Friday, September 19th, 2008
National cable television networks largely solved the problem of unsold inventory by instituting a “direct response rate” structure. Generally speaking, this structure involves preemptible rates in very broad dayparts (or no dayparts). To qualify for this rate, TV direct response advertisers must have a specific telephone or URL call to action. It’s a simple, straightforward and well-understood process.
Radio, unfortunately, does not have such a process, either on a network or local spot market basis. The result is that for many decades, radio stations have not had an easy way to offload unsold inventory without feeling like they are degrading their inventory value. Consequently, local radio stations in particular have relied upon specialists who negotiate low CPM buys or per inquiry advertisers. Such buying mechanisms, however, are difficult to scale for advertisers because not very many stations like to deal with those buyers. Advertisers have also found it difficult to scale their buys with those specialists.
It was this lack of an adequate process for accessing unsold radio airtime at discounted rates that got me wondering if there wasn’t a way to leverage the power of auctions and the Internet to accomplish this.
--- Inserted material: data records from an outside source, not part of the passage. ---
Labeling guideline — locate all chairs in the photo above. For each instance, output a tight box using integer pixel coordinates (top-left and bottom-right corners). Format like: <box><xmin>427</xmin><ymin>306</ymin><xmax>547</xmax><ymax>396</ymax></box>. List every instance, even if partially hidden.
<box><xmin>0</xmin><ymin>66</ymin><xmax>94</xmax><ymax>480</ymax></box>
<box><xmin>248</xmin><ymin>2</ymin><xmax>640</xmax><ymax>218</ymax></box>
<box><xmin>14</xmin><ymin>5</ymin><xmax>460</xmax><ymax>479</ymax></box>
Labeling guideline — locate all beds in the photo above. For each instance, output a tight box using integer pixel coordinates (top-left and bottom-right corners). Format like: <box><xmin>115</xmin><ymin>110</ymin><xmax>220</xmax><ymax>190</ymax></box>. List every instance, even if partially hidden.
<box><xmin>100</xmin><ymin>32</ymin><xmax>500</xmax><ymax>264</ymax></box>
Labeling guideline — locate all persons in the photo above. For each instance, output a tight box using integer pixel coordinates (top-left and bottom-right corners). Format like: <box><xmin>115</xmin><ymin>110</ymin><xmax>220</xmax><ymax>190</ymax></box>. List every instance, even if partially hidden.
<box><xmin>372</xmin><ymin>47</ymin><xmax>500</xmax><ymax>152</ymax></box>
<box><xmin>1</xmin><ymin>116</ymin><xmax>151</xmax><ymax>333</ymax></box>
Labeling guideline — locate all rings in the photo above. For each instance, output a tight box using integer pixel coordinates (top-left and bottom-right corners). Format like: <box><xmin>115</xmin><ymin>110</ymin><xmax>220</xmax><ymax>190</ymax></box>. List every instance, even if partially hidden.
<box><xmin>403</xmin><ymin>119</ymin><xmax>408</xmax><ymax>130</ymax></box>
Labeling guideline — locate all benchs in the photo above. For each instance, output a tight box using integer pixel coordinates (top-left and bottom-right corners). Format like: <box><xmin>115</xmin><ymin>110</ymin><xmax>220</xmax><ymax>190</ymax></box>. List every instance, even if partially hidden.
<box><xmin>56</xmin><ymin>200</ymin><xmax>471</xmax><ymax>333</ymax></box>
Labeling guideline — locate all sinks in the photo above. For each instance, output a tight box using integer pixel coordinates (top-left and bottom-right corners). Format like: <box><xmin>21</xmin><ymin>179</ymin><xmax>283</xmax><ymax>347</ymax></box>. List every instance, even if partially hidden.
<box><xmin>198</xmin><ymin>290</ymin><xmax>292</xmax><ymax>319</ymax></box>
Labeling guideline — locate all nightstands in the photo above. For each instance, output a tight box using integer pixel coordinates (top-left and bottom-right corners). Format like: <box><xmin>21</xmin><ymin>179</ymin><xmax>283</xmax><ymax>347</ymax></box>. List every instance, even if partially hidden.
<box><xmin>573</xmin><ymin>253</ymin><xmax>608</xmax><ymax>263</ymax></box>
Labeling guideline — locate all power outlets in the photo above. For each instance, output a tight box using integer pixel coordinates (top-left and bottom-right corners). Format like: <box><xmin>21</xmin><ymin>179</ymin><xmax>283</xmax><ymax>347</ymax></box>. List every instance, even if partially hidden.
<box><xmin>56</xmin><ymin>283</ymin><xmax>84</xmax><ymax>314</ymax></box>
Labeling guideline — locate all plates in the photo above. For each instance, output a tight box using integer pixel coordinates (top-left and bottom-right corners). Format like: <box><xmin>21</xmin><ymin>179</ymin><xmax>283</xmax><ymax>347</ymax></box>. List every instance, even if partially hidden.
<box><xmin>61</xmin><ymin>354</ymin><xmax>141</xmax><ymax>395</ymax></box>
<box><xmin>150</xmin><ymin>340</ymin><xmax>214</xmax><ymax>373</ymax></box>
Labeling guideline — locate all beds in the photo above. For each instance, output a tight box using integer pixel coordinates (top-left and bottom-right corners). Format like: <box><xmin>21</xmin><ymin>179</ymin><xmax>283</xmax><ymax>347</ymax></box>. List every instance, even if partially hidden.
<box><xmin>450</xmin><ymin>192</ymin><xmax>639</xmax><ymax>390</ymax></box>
I knew that there were companies that had tried in the past to create online auctions or advertising exchanges, but had failed. The concept of Bid4Spots came out of my realization that with a high supply of inventory and a relatively low demand (advertisers being concerned more about buying next quarter than next week), the others had simply not realized that a forward auction with buyers competing for the highest price should be flipped upside down. A better way to create media buys with high value would be to have the sellers competing and the lowest prices (CPMs) winning.
Dave Newmark is CEO of Bid4Spots.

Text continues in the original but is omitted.